Instructions to follow: Reproduce the records below exactly, leaving out any pictures.

** START Given data **

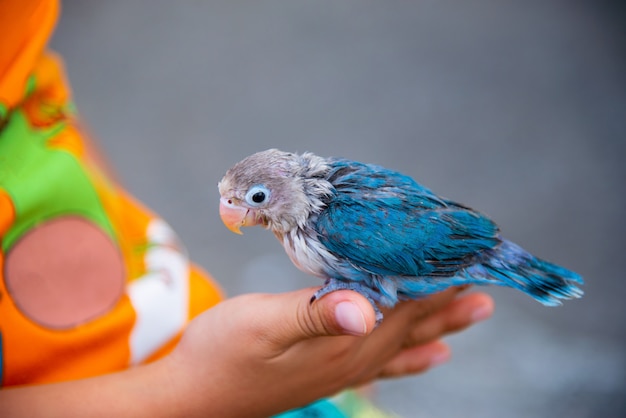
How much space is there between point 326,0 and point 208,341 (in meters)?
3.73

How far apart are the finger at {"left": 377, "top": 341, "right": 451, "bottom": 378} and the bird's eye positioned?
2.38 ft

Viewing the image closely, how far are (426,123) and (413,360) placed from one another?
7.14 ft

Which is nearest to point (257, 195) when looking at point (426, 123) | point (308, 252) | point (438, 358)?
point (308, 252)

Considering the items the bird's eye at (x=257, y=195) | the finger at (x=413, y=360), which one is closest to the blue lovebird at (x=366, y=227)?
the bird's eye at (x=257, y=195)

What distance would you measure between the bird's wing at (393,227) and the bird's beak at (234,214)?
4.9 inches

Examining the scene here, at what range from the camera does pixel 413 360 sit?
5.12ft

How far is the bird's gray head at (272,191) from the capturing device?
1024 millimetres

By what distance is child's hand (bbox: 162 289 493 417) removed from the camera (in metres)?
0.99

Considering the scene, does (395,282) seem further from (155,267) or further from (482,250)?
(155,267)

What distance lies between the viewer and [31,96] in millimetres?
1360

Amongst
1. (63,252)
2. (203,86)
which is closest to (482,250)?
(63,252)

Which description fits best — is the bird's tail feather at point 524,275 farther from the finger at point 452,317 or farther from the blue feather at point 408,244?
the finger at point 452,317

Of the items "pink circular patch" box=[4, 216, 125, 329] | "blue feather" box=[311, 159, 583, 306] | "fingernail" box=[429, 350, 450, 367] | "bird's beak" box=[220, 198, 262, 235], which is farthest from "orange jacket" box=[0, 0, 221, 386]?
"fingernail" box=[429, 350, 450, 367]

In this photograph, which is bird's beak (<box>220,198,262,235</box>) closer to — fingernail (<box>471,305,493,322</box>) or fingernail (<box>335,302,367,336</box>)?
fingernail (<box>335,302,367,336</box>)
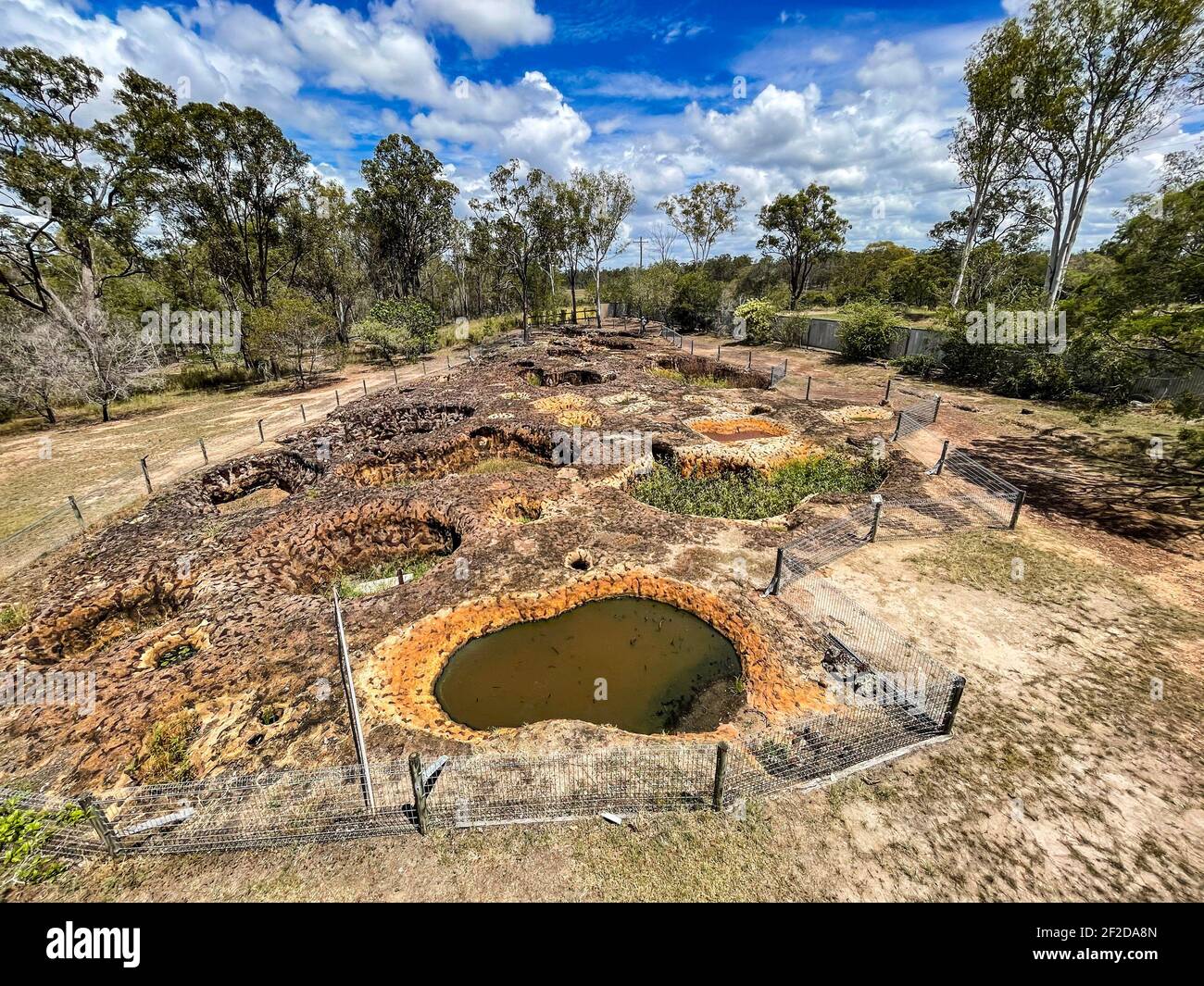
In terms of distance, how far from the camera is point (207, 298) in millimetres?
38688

** END Given data **

Exercise solution:
How much space is there between point 326,0 and point 208,341 (in meters)?
3.73

How far apart are the finger at {"left": 377, "top": 341, "right": 451, "bottom": 378} and the bird's eye positioned?
2.38 ft

Viewing the image closely, how far are (426,123) and (413,360) placed from one another?
7.14 ft

Which is nearest to point (257, 195) when looking at point (426, 123) | point (308, 252) | point (438, 358)?
point (308, 252)

Considering the items the bird's eye at (x=257, y=195) | the finger at (x=413, y=360), which one is closest to the blue lovebird at (x=366, y=227)?
the bird's eye at (x=257, y=195)

What distance would you measure between the bird's wing at (393,227) and the bird's beak at (234,214)?
4.9 inches

Examining the scene here, at what range from the camera does pixel 413 360 sit?
5.12ft

How far is the bird's gray head at (272,191) from the capturing device?
1024 millimetres

By what distance is child's hand (bbox: 162 289 493 417) removed from the camera (in metres)?
0.99

Considering the scene, does (395,282) seem further from (155,267) or further from (482,250)?
(155,267)

What distance lies between the viewer and [31,96] in millimetres?
1360

Amongst
1. (63,252)
2. (203,86)
which is closest to (482,250)?
(63,252)

Which description fits best — is the bird's tail feather at point 524,275 farther from the finger at point 452,317 or farther from the blue feather at point 408,244?
the finger at point 452,317

Of the items "pink circular patch" box=[4, 216, 125, 329] | "blue feather" box=[311, 159, 583, 306] | "fingernail" box=[429, 350, 450, 367] | "bird's beak" box=[220, 198, 262, 235], which is farthest from "orange jacket" box=[0, 0, 221, 386]?
"fingernail" box=[429, 350, 450, 367]

In this photograph, which is bird's beak (<box>220,198,262,235</box>) closer to — fingernail (<box>471,305,493,322</box>) or fingernail (<box>335,302,367,336</box>)?
fingernail (<box>335,302,367,336</box>)
In terms of distance, how far from the camera is point (207, 298) in millimetres?
38688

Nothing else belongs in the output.